Chadwick Boseman’s Acceptance Speech for Black Panther ’s SAG Win Will Give You Goose Bumps
Michelle Ruiz
There was a palpable sense of pleasant surprise at the SAG Awards on Sunday night, when, after a largely meh and predictable ceremony, Black Panther won the top honor—Outstanding Performance by a Cast in a Motion Picture—beating the casts of A Star Is Born, BlacKkKlansman, Bohemian Rhapsody, and Crazy Rich Asians. Lupita Nyong’o jumped for joy! The usually serious presenter Jodie Foster blurted out, “Yesss!” Even the star of the billion-dollar, boundary-breaking superhero movie, Chadwick Boseman, admitted: “I didn’t think I was going to have to speak.”
But once he did step up to the mic, Boseman did not disappoint, seizing on the moment to acknowledge “genius” director Ryan Coogler (because, never mind Bradley Cooper’s Oscar snub, there’s a serious argument that Coogler has not been adequately celebrated this awards season) as well as Black Panther’s impact on pop culture and, hopefully, diversity in Hollywood.
Boseman said the cast has been asked repeatedly of the blockbuster, “Has it changed the industry? Has it actually changed the way this industry works, how it sees us?” His goose bumps–inducing response was to celebrate the “young, gifted, and black” cast (while shouting out Andy Serkis, who was also onstage), including Nyong’o, Michael B. Jordan (in a Virgil Abloh for Louis Vuitton harness), Danai Gurira, Angela Bassett, and Sterling K. Brown (who also won Outstanding Performance by an Ensemble in a Drama Series with his This Is Us costars).
“All of us up here know—Andy, we include you, too,” Boseman said. “We all know what it’s like to be told that there is not a place for you to be featured, yet you are young, gifted and black. We know what it’s like to be told there’s not a screen for you to be featured on, a stage for you to be featured on. We know what it’s like to be the tail and not the head. We know what it’s like to be beneath and not above. And that is what we went to work with every day . . . We knew that we had something special that we wanted to give the world, that we could be full human beings in the roles that we were playing, that we could create a world that exemplified a world that we wanted to see.”
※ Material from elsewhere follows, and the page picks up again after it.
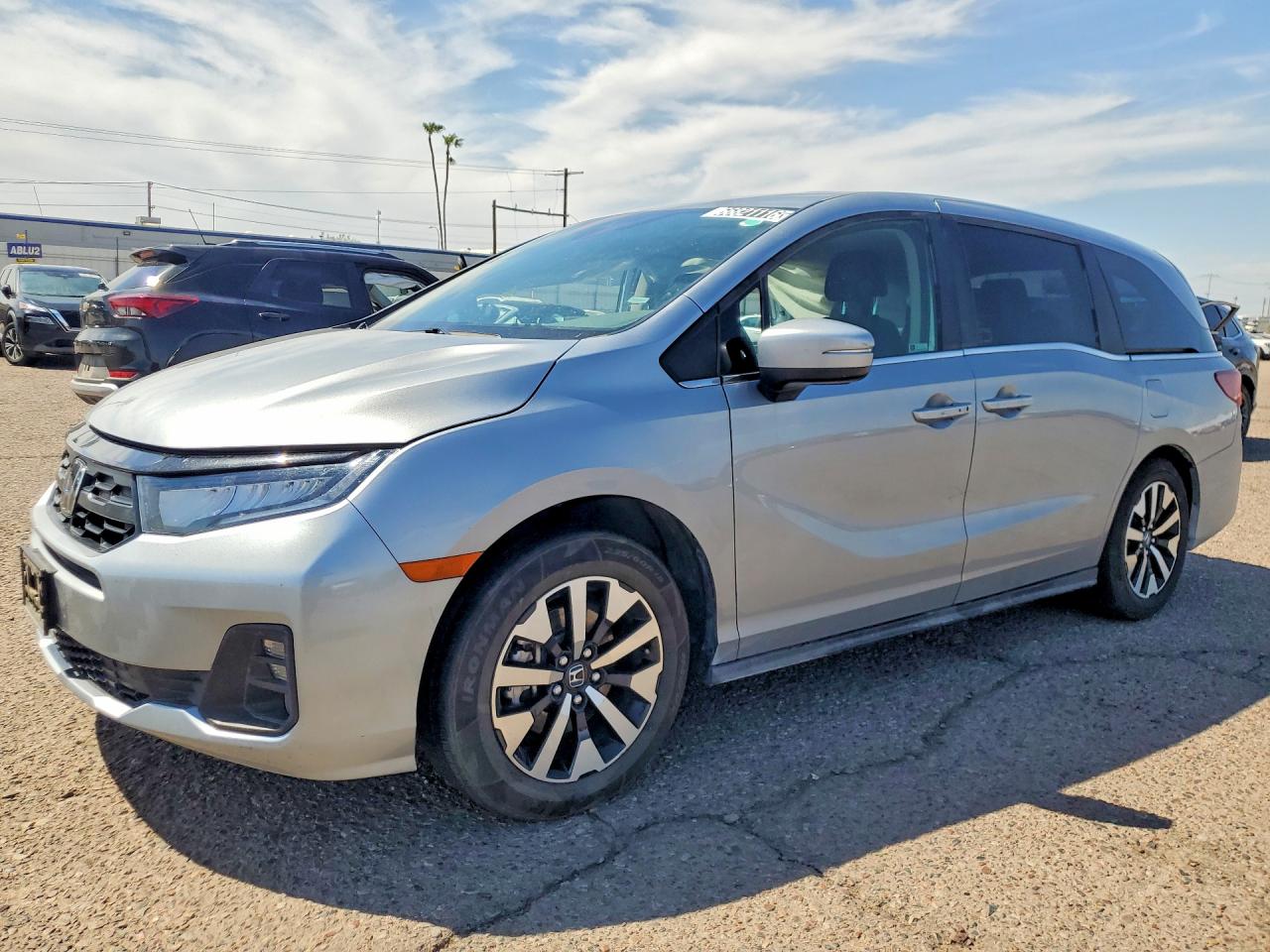2025 HONDA ODYSSEY EXL | 5FNRL6H65SB079566 | UPCARS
There has been a vague, underlying sense from some sectors of Hollywood that simply nominating Black Panther—particularly at the Oscars—should be celebration enough; that a superhero movie, much less one with a historic African-American cast, should just be thankful to be nominated by governing bodies that have suffered from serious blind spots. That misguided expectation made it all the more gratifying and emotional to watch Black Panther not just be nominated but win big. It felt like a rare, cosmic moment of Hollywood alignment: For once, an awards show actually honored a film that truly defined the culture of the year!
“Did [Black Panther] change the industry?” Boseman repeated. The forthcoming sequel speaks for itself. “You can’t have a Black Panther now without a 2 on it,” he said.
And after its SAG win, another question will swirl around Black Panther: Does it now have the momentum to win at the Oscars, where it’s nominated for Best Picture, among more critically lauded fare like Roma, Green Book, and The Favourite? After Boseman’s speech—made in front of a live and televised audience of actors, who likely comprise the Academy’s largest voting body—it certainly seems to have a shot.